Written exercise: Repeat every line of the entries between the lines holding "What is the distance of" and "1.85 metres", inclusive, with the requests included, and scale each distance in the answers by 2.4, rounding halves up to as many decimal places as that distance had.

Exercise inputs:
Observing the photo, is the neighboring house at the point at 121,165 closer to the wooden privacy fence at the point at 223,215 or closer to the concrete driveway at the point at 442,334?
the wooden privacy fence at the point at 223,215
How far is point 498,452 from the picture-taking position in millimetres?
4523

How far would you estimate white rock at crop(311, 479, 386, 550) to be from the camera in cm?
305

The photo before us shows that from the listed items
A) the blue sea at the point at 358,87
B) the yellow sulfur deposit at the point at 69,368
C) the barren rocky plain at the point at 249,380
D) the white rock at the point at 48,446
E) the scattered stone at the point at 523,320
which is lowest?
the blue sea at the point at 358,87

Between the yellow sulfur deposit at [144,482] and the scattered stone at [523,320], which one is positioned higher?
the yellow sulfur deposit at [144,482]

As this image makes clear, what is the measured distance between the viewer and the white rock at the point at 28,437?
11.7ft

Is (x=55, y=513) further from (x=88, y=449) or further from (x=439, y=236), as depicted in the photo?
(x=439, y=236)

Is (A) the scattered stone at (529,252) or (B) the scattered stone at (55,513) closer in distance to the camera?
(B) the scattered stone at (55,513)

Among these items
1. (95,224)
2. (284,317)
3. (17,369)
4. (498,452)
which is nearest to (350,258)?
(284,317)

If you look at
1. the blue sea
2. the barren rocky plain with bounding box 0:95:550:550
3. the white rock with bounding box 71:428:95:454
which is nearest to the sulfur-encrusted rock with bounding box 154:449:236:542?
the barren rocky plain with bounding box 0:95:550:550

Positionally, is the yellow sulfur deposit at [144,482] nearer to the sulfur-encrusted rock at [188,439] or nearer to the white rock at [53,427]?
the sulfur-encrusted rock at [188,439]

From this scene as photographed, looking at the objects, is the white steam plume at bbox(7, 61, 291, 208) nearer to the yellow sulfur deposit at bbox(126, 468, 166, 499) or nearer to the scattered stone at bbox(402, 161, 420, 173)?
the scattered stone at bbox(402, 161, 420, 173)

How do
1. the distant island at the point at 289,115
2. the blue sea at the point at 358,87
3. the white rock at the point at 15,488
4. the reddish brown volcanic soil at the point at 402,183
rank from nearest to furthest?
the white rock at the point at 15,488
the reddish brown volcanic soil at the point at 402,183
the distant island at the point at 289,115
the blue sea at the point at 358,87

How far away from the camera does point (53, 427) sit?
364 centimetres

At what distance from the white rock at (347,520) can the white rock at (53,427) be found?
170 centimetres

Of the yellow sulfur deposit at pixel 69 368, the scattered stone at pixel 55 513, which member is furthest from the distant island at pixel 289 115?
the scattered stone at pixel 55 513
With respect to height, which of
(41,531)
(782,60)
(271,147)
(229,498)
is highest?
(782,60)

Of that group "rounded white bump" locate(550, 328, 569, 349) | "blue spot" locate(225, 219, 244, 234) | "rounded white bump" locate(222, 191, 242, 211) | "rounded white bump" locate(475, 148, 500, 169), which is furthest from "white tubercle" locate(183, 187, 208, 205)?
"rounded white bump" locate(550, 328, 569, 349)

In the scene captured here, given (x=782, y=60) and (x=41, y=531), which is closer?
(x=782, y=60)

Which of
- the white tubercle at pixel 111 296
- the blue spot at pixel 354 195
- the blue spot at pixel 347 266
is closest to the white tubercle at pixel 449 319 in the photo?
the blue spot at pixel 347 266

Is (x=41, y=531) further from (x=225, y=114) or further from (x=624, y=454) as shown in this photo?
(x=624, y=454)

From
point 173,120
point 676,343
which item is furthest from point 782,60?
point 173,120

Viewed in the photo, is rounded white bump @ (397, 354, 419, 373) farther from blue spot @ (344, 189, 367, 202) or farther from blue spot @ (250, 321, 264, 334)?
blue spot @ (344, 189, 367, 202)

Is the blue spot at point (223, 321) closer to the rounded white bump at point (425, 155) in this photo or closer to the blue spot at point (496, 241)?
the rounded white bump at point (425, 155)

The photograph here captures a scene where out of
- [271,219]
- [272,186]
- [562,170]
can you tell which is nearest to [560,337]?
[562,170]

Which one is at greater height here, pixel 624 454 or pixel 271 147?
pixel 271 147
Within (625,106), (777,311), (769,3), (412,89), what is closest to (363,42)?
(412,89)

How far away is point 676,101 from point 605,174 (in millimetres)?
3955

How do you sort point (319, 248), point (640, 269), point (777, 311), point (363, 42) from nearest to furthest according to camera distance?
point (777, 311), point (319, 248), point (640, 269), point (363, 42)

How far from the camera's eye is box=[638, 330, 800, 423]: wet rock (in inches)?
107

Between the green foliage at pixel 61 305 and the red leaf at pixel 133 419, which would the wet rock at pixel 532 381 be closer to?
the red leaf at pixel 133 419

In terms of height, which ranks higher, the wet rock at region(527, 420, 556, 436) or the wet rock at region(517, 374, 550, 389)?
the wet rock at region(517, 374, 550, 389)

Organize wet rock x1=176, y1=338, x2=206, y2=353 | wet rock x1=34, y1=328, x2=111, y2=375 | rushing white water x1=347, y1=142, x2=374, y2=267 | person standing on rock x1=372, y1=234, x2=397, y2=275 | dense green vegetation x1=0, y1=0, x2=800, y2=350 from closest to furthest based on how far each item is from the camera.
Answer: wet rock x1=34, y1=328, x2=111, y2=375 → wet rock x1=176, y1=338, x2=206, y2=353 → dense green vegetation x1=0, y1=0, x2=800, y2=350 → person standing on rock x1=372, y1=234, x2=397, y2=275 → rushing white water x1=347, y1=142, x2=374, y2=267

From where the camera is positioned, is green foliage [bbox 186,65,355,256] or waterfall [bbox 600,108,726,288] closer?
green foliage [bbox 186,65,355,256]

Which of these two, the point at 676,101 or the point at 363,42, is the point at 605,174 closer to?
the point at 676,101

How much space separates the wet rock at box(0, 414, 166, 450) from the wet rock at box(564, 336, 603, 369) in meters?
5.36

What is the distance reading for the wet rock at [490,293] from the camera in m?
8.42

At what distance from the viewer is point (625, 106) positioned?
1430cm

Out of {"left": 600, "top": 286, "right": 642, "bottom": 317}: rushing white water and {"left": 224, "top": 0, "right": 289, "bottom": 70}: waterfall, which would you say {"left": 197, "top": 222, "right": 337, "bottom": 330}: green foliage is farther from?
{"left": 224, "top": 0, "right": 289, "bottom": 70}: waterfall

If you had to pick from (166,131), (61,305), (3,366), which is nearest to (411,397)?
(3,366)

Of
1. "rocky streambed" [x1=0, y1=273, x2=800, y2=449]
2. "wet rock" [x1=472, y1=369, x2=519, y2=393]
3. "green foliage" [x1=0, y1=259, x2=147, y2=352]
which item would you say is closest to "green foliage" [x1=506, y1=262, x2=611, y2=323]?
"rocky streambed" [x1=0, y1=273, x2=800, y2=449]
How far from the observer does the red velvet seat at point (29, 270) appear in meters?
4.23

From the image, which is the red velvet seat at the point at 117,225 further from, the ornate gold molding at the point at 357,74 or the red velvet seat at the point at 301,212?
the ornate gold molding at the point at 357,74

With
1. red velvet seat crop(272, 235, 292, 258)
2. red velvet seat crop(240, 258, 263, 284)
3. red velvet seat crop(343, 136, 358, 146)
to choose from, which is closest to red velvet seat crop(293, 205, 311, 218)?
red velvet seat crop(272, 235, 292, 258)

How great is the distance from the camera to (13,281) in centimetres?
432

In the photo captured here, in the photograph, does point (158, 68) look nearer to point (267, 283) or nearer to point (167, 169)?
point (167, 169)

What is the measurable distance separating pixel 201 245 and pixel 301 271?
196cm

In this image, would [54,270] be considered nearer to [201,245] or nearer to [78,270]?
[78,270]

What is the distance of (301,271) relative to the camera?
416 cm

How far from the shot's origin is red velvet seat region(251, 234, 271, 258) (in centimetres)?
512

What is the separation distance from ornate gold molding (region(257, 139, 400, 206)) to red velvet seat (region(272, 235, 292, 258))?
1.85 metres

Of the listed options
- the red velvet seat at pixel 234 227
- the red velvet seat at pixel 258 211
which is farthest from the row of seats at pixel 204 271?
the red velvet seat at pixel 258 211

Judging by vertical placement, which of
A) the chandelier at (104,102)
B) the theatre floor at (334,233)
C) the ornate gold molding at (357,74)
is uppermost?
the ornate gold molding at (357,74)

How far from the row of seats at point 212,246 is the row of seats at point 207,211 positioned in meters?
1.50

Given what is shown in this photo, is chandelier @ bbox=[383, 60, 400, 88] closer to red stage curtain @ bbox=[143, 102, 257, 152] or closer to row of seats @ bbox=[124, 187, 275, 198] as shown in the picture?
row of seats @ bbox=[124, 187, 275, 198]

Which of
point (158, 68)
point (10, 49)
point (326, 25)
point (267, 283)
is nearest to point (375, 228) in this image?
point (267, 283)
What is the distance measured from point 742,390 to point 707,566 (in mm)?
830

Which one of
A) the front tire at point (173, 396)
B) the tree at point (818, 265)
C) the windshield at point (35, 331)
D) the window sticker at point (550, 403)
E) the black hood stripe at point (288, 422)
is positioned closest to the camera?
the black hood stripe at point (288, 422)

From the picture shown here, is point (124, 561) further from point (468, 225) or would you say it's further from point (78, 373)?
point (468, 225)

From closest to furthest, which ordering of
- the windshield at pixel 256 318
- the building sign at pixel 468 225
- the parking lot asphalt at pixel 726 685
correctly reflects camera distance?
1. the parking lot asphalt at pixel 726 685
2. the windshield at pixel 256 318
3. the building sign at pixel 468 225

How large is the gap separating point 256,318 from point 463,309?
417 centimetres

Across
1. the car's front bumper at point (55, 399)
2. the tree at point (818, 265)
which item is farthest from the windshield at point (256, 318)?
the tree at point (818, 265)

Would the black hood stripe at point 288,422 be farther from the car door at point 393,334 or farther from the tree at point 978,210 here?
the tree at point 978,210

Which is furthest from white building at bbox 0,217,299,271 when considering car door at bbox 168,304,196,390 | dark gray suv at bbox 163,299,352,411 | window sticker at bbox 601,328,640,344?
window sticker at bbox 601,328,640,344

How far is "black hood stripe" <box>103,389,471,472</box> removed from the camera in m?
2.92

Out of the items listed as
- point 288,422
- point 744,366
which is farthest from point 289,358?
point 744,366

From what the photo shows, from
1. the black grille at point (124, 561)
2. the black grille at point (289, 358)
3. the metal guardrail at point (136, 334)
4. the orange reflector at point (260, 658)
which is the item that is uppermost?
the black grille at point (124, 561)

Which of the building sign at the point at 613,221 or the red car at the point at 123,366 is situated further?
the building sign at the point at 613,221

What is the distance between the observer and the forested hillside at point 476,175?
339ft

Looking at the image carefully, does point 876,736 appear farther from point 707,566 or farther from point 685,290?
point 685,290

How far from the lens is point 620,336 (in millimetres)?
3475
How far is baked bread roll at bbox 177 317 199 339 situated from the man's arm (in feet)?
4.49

Worked solution:
What is the distance of (301,271) relative to the camera?
998 cm

How far from the shot's origin is red velvet seat region(251, 234, 271, 258) (in centimetres)?
1229

What is the separation distance from ornate gold molding (region(257, 139, 400, 206)) to red velvet seat (region(272, 235, 292, 258))?
4.44 metres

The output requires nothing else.